I'm not even sure I know the answer to that question. I am a 19 year old boy/man (who still has a hard time growing facial hair) and who has no idea what his future holds for him.
On a less philosophical note, I am a proud student at The Ohio State University. I am a proud Uncle of 3 beautiful kids and a godfather to my gorgeous neice. I am a son to the most wonderful parents alive. And yes, I am a momma's boy through and through. I have two older sisters or hated me when I was young, and have to put up with me now that i'm bigger than them. Family is by far the most important aspect to my life.
I'm very easy going and patient (as long as i'm not tired or hungry). I enjoy challenging my self physically, whether it be hiking outdoors or playing sports. I'm a very competitive person, especially on the basketball court. If you step on the court with me and you're not on my team.... stay out of my way. I enjoy eating. I'm not very picky. Food is food in my opinion and as long as there is food in front of me i will eat.
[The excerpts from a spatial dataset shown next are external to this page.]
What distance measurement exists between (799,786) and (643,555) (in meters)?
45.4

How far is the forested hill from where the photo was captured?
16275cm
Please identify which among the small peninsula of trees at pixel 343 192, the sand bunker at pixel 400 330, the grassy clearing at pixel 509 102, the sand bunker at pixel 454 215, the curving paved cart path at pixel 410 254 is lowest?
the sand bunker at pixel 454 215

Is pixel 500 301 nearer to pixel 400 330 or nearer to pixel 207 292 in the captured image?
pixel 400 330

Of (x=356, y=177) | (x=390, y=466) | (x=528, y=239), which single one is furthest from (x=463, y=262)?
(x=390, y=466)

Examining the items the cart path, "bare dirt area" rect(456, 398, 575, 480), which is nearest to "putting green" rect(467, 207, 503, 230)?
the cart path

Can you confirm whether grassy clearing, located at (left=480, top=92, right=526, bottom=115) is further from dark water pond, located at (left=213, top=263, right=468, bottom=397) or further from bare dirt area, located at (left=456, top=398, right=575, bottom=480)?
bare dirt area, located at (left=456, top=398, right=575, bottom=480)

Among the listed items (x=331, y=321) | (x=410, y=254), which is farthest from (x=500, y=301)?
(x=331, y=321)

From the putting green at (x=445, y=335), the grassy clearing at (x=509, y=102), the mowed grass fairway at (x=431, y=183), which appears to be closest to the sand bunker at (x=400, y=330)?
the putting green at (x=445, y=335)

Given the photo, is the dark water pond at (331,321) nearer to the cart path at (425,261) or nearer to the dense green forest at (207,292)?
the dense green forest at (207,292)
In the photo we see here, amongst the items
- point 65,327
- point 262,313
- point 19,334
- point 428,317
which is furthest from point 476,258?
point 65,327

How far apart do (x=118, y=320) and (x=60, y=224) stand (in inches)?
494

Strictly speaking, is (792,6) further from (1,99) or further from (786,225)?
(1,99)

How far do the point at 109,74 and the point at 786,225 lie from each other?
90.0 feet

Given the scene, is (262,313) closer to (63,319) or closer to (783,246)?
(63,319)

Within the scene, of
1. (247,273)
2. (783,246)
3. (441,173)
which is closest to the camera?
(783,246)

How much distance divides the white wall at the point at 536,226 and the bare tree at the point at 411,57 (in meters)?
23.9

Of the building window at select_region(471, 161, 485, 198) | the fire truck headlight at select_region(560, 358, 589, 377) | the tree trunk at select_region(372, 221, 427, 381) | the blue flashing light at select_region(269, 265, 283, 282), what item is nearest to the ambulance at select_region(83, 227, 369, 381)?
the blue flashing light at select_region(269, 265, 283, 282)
I love to read. Fiction books are my favorite but any kind of reading will do. I am a fan of twilight and i'm PROUD OF IT!
Why Join FIJI?
My story starts out like many other brothers of this fraternity. I had absolutely no intention of joinging a "Frat" when I came to Ohio State. I was an out of state student from Kansas and the last thing I wanted to do was join a frat and start my year off in the wrong direction. Little did I know i had become good friends with a lot of people in greek life before the school year even started. I was lucky enough to be accepted to the Leadership Collaborative in 2009 where i met a few members of FIJI. At the time I had no idea I was hanging out with people who were a part of greek life. However, everything just seemed so natural when I was around them. Conversation was never forced and we always had a good time. Before I knew it we were playing basketball on Saturday mornings, getting dinner Sunday/Monday nights, watching movies on Tuesday, playing cards on Wednesday, playing football on Thursday, going out on Friday, and then repeating the process every week. In FIJI i found something I had never had before. Brothers. In highschool I never had any good guy friends. More often then not i hung out with girls. Growing up with two sisters I think I felt more natural around girls then I did guys. When I found FIJI i found something that I had never had before, something i had no experience with in all my 18 years, and that was brotherhood. It is something I have cherished ever since and it's something I never want to lose.
This Blogging thing
If I am to be honest than I have to say that i'm not too thrilled about this Blogging idea. I am not one to open up to anyone let alone to an internet diary that everyone can read. I hate facebook and i'm lucky if i get on it once a week. I think it causes more trouble then it does good. But i'm always up to try new things so i'll try and keep an open mind about the whole process and save my final thoughts for the end of the class. But I am very excited to be seeing my brothers in a classroom setting for an entire quarter. I know we're gonna have a good time but i'm excited to get to know everyone on a much more personal level too.